Bradshaw alleged that in November 2017, the housing authority conducted a warrantless “housekeeping” inspection of her apartment while she wasn’t home, after she explicitly withheld her consent, and when there were no exigent circumstances.
The housing authority put residents on notice on Oct. 24, 2017, that it would conduct “annual recertification housekeeping inspections” in early November 2017. The statement advised, “If you are not home the pass key will be used to enter the unit.”
Bradshaw, 67, had experienced a medical emergency and was in the hospital when her home was searched, according to a petition filed Friday that seeks to hold the housing authority in civil contempt. It says Bradshaw, who has lived in the same building for 13 years and is in good standing, was a private person who worried about her things being stolen.
“ECHA staff have told her in the past that if she were not in her apartment to supervise the inspection, that ECHA would not be liable for any damage or loss caused by the inspection,” her petition says.
The petition says Bradshaw called her building manager, Clara Salinas, from the hospital and told her ECHA could not enter her residence without a warrant, and that she was withholding her consent.

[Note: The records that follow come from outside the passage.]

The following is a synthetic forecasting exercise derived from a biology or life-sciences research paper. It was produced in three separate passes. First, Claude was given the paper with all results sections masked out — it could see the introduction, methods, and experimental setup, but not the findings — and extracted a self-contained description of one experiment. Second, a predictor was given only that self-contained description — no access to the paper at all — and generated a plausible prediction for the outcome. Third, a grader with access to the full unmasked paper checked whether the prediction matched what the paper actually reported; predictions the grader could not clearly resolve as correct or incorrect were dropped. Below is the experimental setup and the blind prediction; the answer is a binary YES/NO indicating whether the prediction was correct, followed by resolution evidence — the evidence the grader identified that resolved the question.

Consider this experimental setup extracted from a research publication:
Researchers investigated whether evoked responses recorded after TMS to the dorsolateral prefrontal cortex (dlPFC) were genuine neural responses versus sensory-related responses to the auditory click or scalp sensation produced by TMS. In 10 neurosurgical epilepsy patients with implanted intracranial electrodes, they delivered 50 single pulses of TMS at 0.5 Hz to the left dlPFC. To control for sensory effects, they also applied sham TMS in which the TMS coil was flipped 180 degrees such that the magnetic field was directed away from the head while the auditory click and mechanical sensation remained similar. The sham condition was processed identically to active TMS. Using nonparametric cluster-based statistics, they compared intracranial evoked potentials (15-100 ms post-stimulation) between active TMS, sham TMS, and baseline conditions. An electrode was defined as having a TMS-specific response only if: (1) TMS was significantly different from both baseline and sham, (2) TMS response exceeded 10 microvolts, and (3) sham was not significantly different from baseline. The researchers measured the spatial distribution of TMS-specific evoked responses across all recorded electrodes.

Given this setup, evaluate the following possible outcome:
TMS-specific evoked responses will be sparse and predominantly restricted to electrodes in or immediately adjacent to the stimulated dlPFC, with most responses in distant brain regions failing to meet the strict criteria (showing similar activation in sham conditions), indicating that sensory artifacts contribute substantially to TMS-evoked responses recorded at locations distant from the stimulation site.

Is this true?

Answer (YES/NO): NO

“Ms. Salinas informed Ms. Bradshaw that the inspection would proceed as planned,” which it did, the contempt petition says.
Bradshaw seeks a civil contempt order against ECHA, sanctions, damages, attorney fees and other appropriate remedies. Plaintiffs in this case, Mary Gutierrez et al. v. City of East Chicago and the Housing Authority of the City of East Chicago, 2:16-cv-00111, are represented by the American Civil Liberties Union of Indiana.